Report the number of lines in the entries below that include the word "text", and nothing else.

(Source records)
******
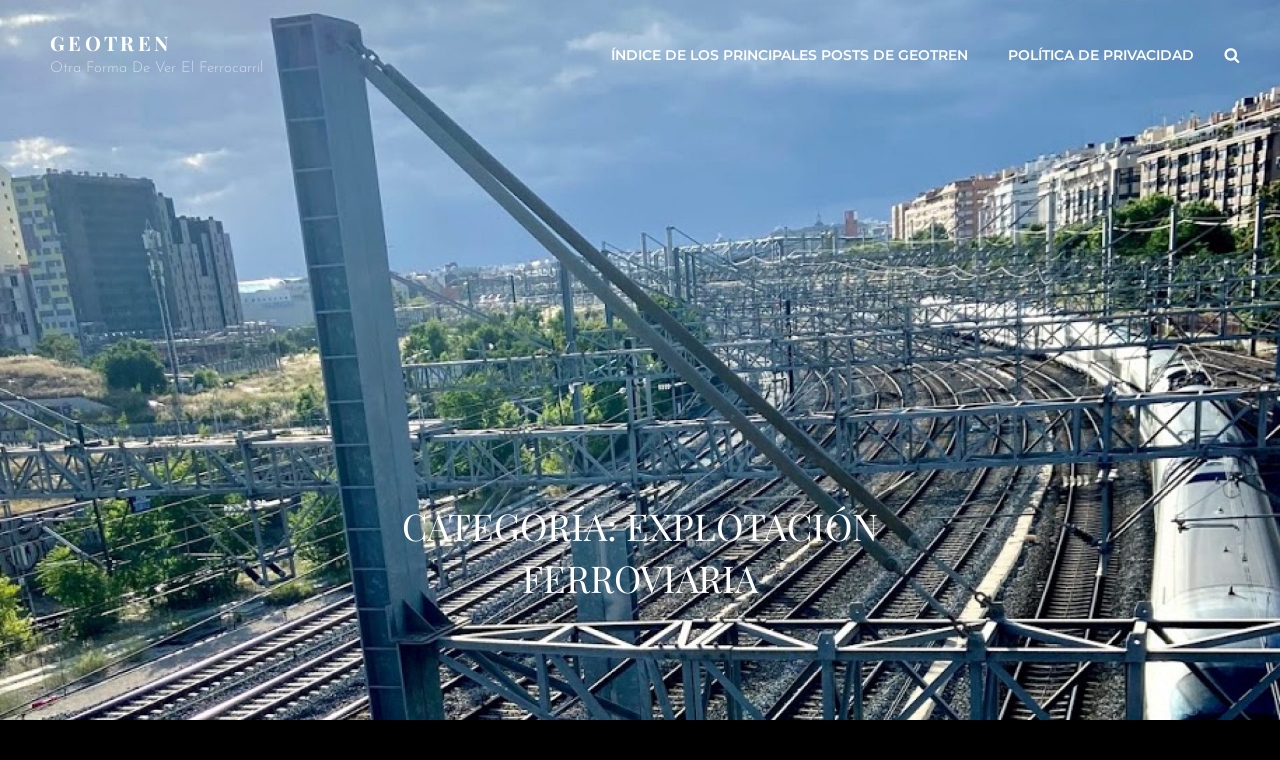

--- FILE ---
content_type: text/html; charset=utf-8
request_url: https://www.google.com/recaptcha/api2/aframe
body_size: 268
content:
<!DOCTYPE HTML><html><head><meta http-equiv="content-type" content="text/html; charset=UTF-8"></head><body><script nonce="dnJ0-VOlvO38QbuZ1UlWPQ">/** Anti-fraud and anti-abuse applications only. See google.com/recaptcha */ try{var clients={'sodar':'https://pagead2.googlesyndication.com/pagead/sodar?'};window.addEventListener("message",function(a){try{if(a.source===window.parent){var b=JSON.parse(a.data);var c=clients[b['id']];if(c){var d=document.createElement('img');d.src=c+b['params']+'&rc='+(localStorage.getItem("rc::a")?sessionStorage.getItem("rc::b"):"");window.document.body.appendChild(d);sessionStorage.setItem("rc::e",parseInt(sessionStorage.getItem("rc::e")||0)+1);localStorage.setItem("rc::h",'1762437066129');}}}catch(b){}});window.parent.postMessage("_grecaptcha_ready", "*");}catch(b){}</script></body></html>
******
**Problem solution**:
2